The parable of the Pharisee and the tax collector going to the temple to pray was a way for Jesus to show that merely following the rules and going through the motions of righteousness as dictated by the (old) law does not stand up to sincere humility before God.
The Pharisee positions himself in a very visible spot, and his prayer is this: “O God, I thank you that I am not like the rest of humanity — greedy, dishonest, adulterous — or even like this tax collector. I fast twice a week, and I pay tithes on my whole income.”
Is this guy praying, or running for office?
On the other hand, the tax collector stands out of sight, and his prayer is as follows: “O God, be merciful to me a sinner.”
The Pharisee looks at himself, seeing greatness and righteousness, and believes God (and everyone else in the temple) must see him in the same way. He makes himself the center of his prayer.
■ ■ ■ ■ ■ ■ ■
Carry on the commentary on the parable of the Pharisee and the tax collector, starting right after its last sentence. The material that comes after this text has nothing to do with it.
■ ■ ■ ■ ■ ■ ■
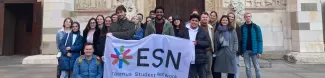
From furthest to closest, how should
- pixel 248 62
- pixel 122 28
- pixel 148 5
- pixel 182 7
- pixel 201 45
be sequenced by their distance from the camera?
pixel 182 7 → pixel 148 5 → pixel 248 62 → pixel 122 28 → pixel 201 45

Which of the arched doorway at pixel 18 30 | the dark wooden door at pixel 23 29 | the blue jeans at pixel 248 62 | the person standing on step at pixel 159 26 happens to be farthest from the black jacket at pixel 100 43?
the dark wooden door at pixel 23 29

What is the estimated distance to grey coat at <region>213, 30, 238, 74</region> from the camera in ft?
22.2

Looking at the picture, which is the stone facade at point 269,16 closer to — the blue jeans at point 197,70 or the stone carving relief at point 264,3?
the stone carving relief at point 264,3

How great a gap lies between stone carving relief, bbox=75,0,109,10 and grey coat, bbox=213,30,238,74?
8.55 m

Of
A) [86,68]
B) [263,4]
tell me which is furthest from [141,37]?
[263,4]

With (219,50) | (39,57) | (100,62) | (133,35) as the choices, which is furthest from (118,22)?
(39,57)

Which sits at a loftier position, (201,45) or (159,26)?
(159,26)

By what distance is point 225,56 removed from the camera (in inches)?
268

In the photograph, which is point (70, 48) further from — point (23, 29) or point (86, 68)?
point (23, 29)

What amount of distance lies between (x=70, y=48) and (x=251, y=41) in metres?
4.18

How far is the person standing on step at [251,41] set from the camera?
738cm

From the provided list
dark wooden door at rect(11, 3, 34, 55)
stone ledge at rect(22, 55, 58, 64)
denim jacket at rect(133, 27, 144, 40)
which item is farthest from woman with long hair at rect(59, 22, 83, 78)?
dark wooden door at rect(11, 3, 34, 55)

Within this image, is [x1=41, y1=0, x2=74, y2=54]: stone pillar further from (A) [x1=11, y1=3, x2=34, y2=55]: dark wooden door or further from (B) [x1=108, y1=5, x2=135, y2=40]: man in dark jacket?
(B) [x1=108, y1=5, x2=135, y2=40]: man in dark jacket

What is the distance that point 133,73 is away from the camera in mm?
6348
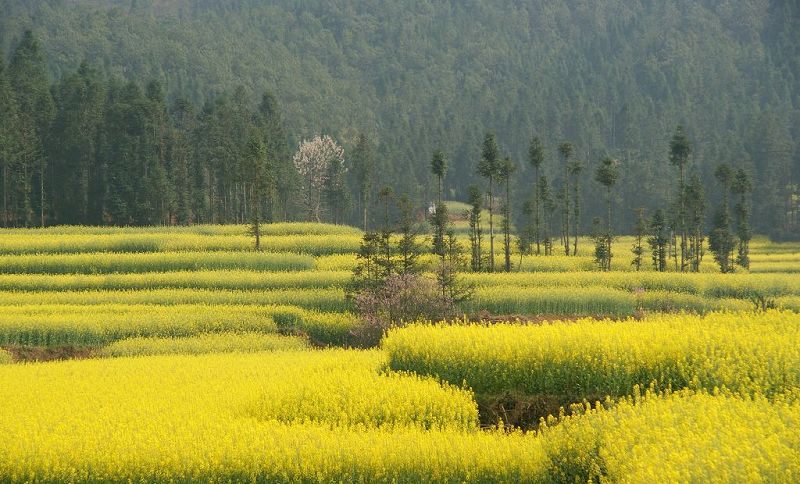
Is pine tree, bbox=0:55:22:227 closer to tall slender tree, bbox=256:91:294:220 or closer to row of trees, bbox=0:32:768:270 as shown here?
row of trees, bbox=0:32:768:270

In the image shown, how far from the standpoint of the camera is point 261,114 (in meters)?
113

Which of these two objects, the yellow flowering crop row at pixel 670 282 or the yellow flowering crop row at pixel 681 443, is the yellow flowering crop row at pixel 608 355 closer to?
the yellow flowering crop row at pixel 681 443

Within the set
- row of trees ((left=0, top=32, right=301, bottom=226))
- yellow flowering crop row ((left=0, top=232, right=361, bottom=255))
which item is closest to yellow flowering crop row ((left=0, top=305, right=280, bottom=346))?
yellow flowering crop row ((left=0, top=232, right=361, bottom=255))

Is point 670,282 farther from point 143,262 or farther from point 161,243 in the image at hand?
point 161,243

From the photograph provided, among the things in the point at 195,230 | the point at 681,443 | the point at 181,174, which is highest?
the point at 181,174

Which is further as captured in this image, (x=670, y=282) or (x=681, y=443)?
(x=670, y=282)

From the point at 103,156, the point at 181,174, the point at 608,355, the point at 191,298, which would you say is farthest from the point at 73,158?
the point at 608,355

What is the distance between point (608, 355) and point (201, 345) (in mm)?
22230

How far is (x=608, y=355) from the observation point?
21.5 m

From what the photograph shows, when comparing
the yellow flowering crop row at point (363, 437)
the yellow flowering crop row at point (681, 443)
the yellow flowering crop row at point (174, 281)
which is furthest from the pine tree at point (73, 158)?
the yellow flowering crop row at point (681, 443)

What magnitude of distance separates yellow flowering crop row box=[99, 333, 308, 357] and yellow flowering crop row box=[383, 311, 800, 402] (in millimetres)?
16131

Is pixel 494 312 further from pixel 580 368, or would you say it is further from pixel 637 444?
pixel 637 444

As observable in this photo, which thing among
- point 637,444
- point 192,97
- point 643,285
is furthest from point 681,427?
point 192,97

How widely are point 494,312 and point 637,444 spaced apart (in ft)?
106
■ ■ ■ ■ ■ ■ ■
> **TASK RESULT**
But the tax collector knows that God sees him even if he stands in a corner, and most importantly, acknowledges God as the higher power capable of divine mercy and therefore the key to personal transformation to the better. He makes God the center of his prayer.
The Pharisee seems to say, “I am like God already.” The tax collector seems to say, “With God’s help, I will please Him one day.”
Who has a prayer perspective more grounded in reality – the Pharisee or the tax collector?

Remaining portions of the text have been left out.